What do you do? Seek another source (but what if you really do need to master everything about this topic)? Click them one by one?
Personally, my strategy would be to look for the “big idea” and go into the subtopics only when necessary, in order of relevance (i.e. the hyperlink to “Cardiologists” can wait).
This poses some big questions:
- For an unfamiliar topic, how do we know which topics are more relevant?
- When should I pause and read, and when should I click? How can I do this knowing I only have so much time?
I broke down my task into two challenges that can be worked on in modular fashion:
A parent-or-child function (topic1, topic2)A decision function between parent or child
A relation_discovery function (topic)A way to generate new relations relative to the topic (only children if it’s the origin topic) that can recursively (with backtracking) call itself to build new subtrees for subtopics
For the final project…
I wrote the function as the number of ratio of to and from references between topic1 and topic2, standardized to the length of the page. It makes sense that the child topic would refer to the parent more times than vice-versa.
Relations discovery was just the links of topic1’s Wikipedia page.
Because I knew the C++ implementation for a console application would take up most of my time, I didn’t put much effort to improve on those two functions, considering they worked relatively well.
After the class ended…
I was inspired to improve on the parent-or-child function from the ontological construction work here.
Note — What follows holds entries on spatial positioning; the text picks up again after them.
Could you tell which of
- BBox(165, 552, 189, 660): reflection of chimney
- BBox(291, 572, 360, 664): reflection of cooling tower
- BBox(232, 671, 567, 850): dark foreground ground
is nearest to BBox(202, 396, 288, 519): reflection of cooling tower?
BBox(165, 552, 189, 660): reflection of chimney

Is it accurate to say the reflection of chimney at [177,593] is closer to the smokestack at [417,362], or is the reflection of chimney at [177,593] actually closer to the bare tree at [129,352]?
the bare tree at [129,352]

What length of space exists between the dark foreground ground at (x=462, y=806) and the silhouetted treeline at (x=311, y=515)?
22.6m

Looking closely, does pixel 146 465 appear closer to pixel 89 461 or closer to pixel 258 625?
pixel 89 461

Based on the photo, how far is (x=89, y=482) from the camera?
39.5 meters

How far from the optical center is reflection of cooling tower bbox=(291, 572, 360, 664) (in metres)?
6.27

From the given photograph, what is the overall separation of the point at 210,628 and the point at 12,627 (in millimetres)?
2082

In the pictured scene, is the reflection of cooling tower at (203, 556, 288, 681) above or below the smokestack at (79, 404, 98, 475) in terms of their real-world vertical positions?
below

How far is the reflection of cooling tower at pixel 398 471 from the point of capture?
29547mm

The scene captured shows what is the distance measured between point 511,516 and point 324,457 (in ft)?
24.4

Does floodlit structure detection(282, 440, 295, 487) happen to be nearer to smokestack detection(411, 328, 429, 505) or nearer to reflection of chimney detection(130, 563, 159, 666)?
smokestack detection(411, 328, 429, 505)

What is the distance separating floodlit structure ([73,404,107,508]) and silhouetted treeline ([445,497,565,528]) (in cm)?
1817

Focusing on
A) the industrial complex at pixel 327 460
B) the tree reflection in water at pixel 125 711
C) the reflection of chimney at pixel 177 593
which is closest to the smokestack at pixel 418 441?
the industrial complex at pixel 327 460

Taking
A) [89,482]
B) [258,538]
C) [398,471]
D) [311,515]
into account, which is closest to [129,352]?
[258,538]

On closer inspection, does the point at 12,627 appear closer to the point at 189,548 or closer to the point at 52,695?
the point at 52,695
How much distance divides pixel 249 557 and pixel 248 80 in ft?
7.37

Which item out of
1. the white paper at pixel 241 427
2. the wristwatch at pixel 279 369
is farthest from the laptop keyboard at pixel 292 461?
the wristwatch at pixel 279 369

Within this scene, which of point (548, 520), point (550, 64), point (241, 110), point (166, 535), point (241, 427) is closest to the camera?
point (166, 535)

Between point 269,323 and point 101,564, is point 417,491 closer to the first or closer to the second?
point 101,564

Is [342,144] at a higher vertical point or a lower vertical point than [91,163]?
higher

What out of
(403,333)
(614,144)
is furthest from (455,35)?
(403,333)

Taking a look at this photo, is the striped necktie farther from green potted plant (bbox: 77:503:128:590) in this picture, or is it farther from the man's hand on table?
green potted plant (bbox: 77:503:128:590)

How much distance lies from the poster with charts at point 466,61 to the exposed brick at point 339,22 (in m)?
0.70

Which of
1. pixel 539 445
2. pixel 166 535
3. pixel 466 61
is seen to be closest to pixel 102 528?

Using Stanford’s OpenIE Triplet Extraction library, I can extract (subject, predicate, object) triplets from sentences in which either or both topics appear.
Then using Google News’ word2vec, I compared the predicate’s semantic meaning to words like “includes” and “contains” that epitomize parent-to-child subject-object relation. For robustness, I can take an average over multiple such relation representative.
However, to my linguistic surprise, I could hardly think of singleton words (can you?) that represents a child-to-parent relation. Instead, I needed to calculate appropriate vectors (an active research area!) for phrases like “a part of”, “is an example of”. To do this, I decided to train a TF-IDF model in gensim.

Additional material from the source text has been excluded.